Wittgenstein ha posto la questione relativa a cosa possa “restare” dell’azione di alzare il braccio se togliamo
il fatto che il braccio si alza (cfr.
1953, n.621) per rivendicare la possibilità di considerare intenzionali le azioni senza
necessariamente ritenerle l’effetto di un “processo”. Ovviamente tale domanda
provocatoria non conduce immediatamente ad una risposta semplice, ma ci fa
pensare che la questione non meriti risposte troppo “facili”.
Il
determinismo stenta a rendere conto del fatto (indiscutibile) che nessun
bookmaker scommetterebbe contro di me se io scommettessi sulla possibilità di
alzare il mio braccio entro dieci secondi. Inoltre, anche il determinista più
convinto, di fronte ad un semaforo giallo si chiede se frenare o accelerare e non si limita a rilassarsi e ad
“osservare come procedono le sequenze causali”. Tuttavia, l’idea del libero
arbitrio è tanto attraente quanto “inconcepibile”, se la esaminiamo nei
dettagli. Thomas Nagel mette il dito sulla piaga chiedendosi candidamente “Non
è chiaro cosa significa che io
determino la scelta, se nulla di quello che mi riguarda la determina” (1987, p.

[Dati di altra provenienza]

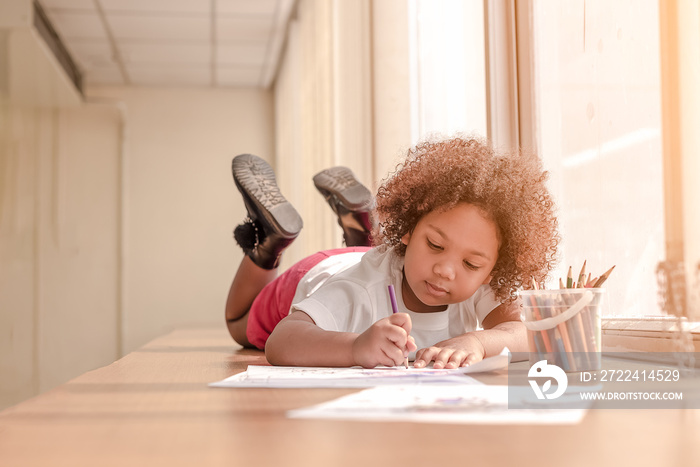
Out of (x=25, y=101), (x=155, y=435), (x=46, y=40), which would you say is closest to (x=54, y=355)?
(x=25, y=101)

69). Infatti, se chiediamo ad un sostenitore del libero arbitrio “Perché hai
frenato al semaforo?” egli deve
menzionare la paura di causare un incidente, il desiderio di vivere e tante
altri fattori senza i quali non avrebbe frenato, ma forse accelerato. Se tale
persona riconosce il “peso” di questi fattori ma ribadisce che, al di là di
tali “condizionamenti”, ha deciso “liberamente” di frenare si espone
all’ulteriore domanda “E perché hai deciso proprio in tal senso?” Il gioco può
proseguire finché il nostro interlocutore dichiara: “Ho voluto perché ho
voluto”, ma a questo punto dovrà ammettere di non aver dato alcun sostegno alla
tesi del libero arbitrio. L’idea di scegliere “liberamente” qualcosa in un vuoto
assoluto è semplicemente impensabile. Ed è impensabile come l'idea di non poter scegliere nulla.
Ora
sto scrivendo e desidero finire la frase, il periodo ed anche il capitolo. Tale
desiderio mi tiene inchiodato alla scrivania, ma sono anche davvero stufo di
stare fermo e ho voglia di alzarmi e passeggiare un po’. Anzi, ho proprio voglia
di fare altre cose e di togliermi dalla mente questi problemi. Penso e sento di
poter scegliere, ma non potrei farlo in un vuoto di desideri. In un vuoto di
desideri, le possibilità di scrivere, andare a spasso, suicidarmi o soffiarmi il naso mi
risulterebbero egualmente indifferenti. Sto ancora scrivendo, ma probabilmente
fra un po’ non starò più scrivendo. Il cambiamento sarà intenzionale come ciò
che sto facendo. In ogni caso, non è in questione alcuna scelta “pura” di una
mia “mente” distinta da ciò che sono diventato e da ciò che sono attualmente, e
quindi da ciò che ora desidero. Smetterò di scrivere quando la voglia di andare
in giardino prevarrà su quella di completare
ciò che sto scrivendo. Esattamente come il braccio di una bilancia, ad un certo
punto, grazie ad un piccolo, “irrilevante” granello di sabbia si abbassa.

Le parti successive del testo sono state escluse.